First up will be TV Land Legends: The 60 Minutes Interviews, 13 half-hour profiles culled from the venerable CBS Sunday evening newsmagazine. Hosted by 60 Minutes
correspondent Ed Bradley, each segment will consist of one 60 Minutes
interview with a famed TV star or off-camera figure — including footage that wasn't used when the piece first aired.

At least two of Bradley's segments, with Chris Rock and Robin Williams, will be included in the series.

"This is all about synergy," TV Land executive vice president and general manager Larry Jones said. "Our goal with this series is to enhance the overall viewing experience of TV Land."

Bradley, on hand for an Oct. 15 briefing here to announce the programming initiatives, likened the project to "going to a video store and getting the director's-cut DVD."

The veteran newsman was given some creative input on the footage added to one of his profiles, but not for others.

"There are some scenes I'd like to see," he said, adding that if another set of episodes is approved, "I'll be talking to someone about that."

Four segments (Jackie Gleason circa 1984, Johnny Carson in 1979, Jerry Seinfeld in 1997 and a Carol Burnett segment from an undisclosed year) will be packaged as a two-hour premiere special on Nov. 3 at 9 p.m. (EST).

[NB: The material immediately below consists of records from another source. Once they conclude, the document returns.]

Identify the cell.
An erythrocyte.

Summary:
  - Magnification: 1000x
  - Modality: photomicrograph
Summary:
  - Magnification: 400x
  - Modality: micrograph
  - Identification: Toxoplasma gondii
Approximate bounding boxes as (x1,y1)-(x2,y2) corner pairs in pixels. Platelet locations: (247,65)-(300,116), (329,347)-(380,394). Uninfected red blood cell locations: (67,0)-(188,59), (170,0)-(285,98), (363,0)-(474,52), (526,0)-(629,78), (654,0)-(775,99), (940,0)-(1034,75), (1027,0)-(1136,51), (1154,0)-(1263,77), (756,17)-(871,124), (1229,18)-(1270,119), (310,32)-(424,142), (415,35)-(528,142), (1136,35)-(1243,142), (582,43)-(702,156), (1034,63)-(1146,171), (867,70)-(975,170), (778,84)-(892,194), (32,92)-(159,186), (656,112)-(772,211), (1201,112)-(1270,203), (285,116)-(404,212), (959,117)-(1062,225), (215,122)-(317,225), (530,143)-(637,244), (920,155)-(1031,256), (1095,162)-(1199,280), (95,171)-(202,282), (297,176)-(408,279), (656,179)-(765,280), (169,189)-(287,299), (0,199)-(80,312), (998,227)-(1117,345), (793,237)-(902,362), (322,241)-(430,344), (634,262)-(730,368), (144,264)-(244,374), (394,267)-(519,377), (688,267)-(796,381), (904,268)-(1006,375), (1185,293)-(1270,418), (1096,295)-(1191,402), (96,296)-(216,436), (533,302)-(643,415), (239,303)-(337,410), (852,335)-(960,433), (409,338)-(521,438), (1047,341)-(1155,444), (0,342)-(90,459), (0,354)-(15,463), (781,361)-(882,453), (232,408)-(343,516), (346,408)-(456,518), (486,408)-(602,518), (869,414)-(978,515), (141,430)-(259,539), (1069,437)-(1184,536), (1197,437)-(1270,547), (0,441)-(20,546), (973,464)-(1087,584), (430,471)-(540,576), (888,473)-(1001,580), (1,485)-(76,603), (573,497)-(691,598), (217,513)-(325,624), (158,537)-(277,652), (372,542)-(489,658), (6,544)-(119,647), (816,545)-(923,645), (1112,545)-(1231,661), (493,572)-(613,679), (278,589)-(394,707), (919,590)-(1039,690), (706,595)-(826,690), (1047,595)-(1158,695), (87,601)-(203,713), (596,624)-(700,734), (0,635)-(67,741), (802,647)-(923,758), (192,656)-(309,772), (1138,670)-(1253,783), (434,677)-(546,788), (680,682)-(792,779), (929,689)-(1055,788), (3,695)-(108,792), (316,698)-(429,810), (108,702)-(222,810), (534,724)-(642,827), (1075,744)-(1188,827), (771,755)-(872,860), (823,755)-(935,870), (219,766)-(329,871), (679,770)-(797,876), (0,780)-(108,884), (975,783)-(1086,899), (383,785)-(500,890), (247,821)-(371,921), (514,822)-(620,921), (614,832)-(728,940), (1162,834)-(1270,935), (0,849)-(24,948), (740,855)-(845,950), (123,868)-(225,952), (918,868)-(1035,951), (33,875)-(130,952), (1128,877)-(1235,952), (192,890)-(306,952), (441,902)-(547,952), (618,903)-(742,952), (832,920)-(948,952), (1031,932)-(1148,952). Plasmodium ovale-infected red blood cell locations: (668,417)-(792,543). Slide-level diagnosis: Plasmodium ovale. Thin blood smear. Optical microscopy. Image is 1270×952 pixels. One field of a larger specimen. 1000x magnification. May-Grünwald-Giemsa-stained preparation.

The series will take its regular turn one week later, airing Bradley's conversation with Robin Williams at 10 p.m.

Other profiles cover Candice Bergen, Steve Martin, Norman Lear and James Burrows, who directed Taxi
and Cheers.

Meanwhile, Inside TV Land
will return with the first of four new specials Nov. 10, covering TV theme songs, culled from the results of a top-40 countdown poll on the network's Web site (www.tvland.com). Two more installments — on taboo TV matters and cop dramas/reality programs — will appear later that month, while a fashion-oriented episode is scheduled for Feb. 14. Gay Rosenthal Productions of VH1 Behind the Music
fame returns as the supplier.

Previous Inside TV Land
specials have profiled individual series such as The Honeymooners
and I Love Lucy, shown the emerging stature of African-Americans in the medium, and outlined how TV shows are pitched.

TV Land is also developing an annual awards special that would honor both classic TV series and offbeat show highlights, such as wackiest kiss or best sitcom home decor, said Jones. The first edition is planned for next March and, like sister channel VH1's My VH1 Music Awards
special, will involve viewers in the selection of categories and nominees.